We don’t know because he never states.
Just jackassin’.
Look at an SDS and the personal exposure level (PEL) (Section 8)...I wouldn't want to live down wind of that uncontrolled burn.
Hazardous Substance Fact Sheet
When did you build that system?
“There are sensors on the inboard and outboard bearing adaptors at each wheel.”
Interesting post. A sensor on each wheel adds up to a lot of sensors on a train! I saw on the news tonight that there are sensors in the track that can pick up an overheated bearing as the train goes them. Guess trains are loaded up with electronics like everything else.
[see the “everything” above? Immediately after I typed that word, this very smart text box inserted the “else”. Annoying.]
I vaguely remember when sleeve bearings were replaced with tapered roller bearings. Is that what put Timken on the map? I remember guys walking alongside a stopped train looking for hotboxes and oiling the bearings.
It takes 3000 ppm for a human to detect the odor of vinyl chloride.
A Citizen’s Guide to Incineration
That was an open pit, uncontrolled burn.
Even the soil from around the pit will have to be dug out
and incinerated as well for there to be a proper clean up.
The air is just part of it. There is also the dead fish and rainbow water.
“The bearings on my cars were Timken”
You’re saying you used the wireless telephone network to send the data from your car?
What’s the main reason that type of bearing fails?
A guy I knew worked at HP on their FFT spectrum analyzer. He told me all sorts of things those instruments were used for. One was to analyze the vibrations on the Golden Gate Bridge.

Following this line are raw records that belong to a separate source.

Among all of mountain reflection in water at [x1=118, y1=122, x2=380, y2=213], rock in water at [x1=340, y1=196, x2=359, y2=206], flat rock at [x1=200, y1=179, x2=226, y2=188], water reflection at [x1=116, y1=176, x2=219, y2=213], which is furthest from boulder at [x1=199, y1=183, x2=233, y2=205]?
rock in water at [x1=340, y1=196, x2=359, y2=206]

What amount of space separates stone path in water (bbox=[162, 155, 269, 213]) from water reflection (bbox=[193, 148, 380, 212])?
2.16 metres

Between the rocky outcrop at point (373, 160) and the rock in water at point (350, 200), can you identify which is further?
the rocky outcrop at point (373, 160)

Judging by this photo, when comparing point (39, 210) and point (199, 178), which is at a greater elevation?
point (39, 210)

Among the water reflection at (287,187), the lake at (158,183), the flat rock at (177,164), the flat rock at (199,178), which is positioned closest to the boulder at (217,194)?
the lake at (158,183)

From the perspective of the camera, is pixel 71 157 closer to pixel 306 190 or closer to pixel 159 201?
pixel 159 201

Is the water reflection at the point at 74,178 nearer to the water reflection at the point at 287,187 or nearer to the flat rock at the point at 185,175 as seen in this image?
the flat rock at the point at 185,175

My colleague traveled to the FRA facility in Pueblo, CO with a digital recorder. He went through every train at the facility with an accelerometer on the bearing adapter. At the end of the effort, he had developed DSP algorithms that could detect 55 different defects in the bearings from the vibration signature. It was his algorithms that I applied to the 100,000 samples per second for 20 seconds each day. My contribution was getting a 4 Mhz CPU with a Diamond Systems 16-bit A to D to grab those samples, then run my implementation of his Matlab routine (mine in C) to extract the data. I did the hardware/software/system design/implementation. Timken built the special generator bearing. Wilcoxon Research (Meggitt) did the the PC board fab and specialized sensors...accelerometer 100 SPS at +/- 80 g, tri-accelerometers and temperature sensors. The specialized cutlever, handbrake, auto-coupler, auto-anglecock devices were done by Sharma Associates in Countryside, IL. I use a Kyocera M2 module to achieve the 1XRTT CDMA network. A Garmin serial GPS provided timing and position. I had 802.11b wireless bridges to support the ad hoc network executed with OLSR software. The NDDS libraries were executed over the OLSR mesh network.

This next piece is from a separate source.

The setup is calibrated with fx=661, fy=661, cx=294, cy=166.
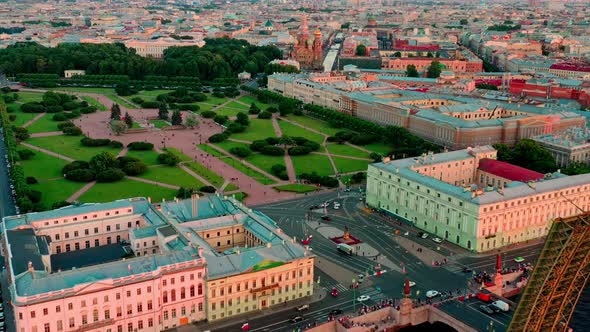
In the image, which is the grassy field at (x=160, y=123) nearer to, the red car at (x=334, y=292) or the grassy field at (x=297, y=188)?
the grassy field at (x=297, y=188)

The 2005-2008 cars had my new CANopen hardware to control the temperature sensors, tri-axial accelerometers, handbrake, anglecock and cutlevers. I pushed the clock speed down to 4 MHz on the CAN microcontrollers to optimize power consumption and improve noise immunity on the CAN bus connecting all of the controllers back to the box with the PC104 Linux. Suffice to say, it was a very capable hardware package. I would build it differently with the advances in hardware that have occurred since 2010. Still, the system functionality was the right set of operations. It would have prevented the Ohio accident with immediate notification to the locomotive instead of depending on hotbox detectors and reports to be transmitted to the locomotive.

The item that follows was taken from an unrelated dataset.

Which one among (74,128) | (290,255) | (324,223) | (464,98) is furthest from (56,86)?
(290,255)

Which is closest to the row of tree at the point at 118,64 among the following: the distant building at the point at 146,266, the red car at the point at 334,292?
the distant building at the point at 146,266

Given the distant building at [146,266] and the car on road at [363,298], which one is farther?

BTW, the type of DSP I was doing for this project leverages one of my key skillsets in taking Matlab DSP code and making it run blazing fast using C++ and FFTW libraries. My PhD colleagues cook up algorithms that are correct, but do not execute fast enough. My C++ DSP code is small and fast. Matlab may have caught up since 2010. I released my licensed copy to another engineer in the shop when I left that project. Embedded DSP is pretty standard practice today. Many microcontrollers have specialized hardware to do the sampling and execute the DSP algorithms. Again, that is a key reason I would implement differently at this point in time vs the technology available in 2005.
” making it run blazing fast using C++”
Interesting. I imagine that use of a newer, perhaps faster FFTW library increased performance, but not merely the transition to C++.
Indeed a lot has changed in the embedded system world since 2010. I’m using the MBED/Keil development environment now and my particular piece of hardware (MBED LPC1768) is already obsolete. The Keil source code editor is awesome! GITHUB is the industry standard but nebulously documented.
I'm going to satisfy my interest in DSP by doing more with Software Defined Radio. There are good python libraries with lots of filters and demodulators available in the libraries. I'm mostly interested in efficient data communications from that perspective.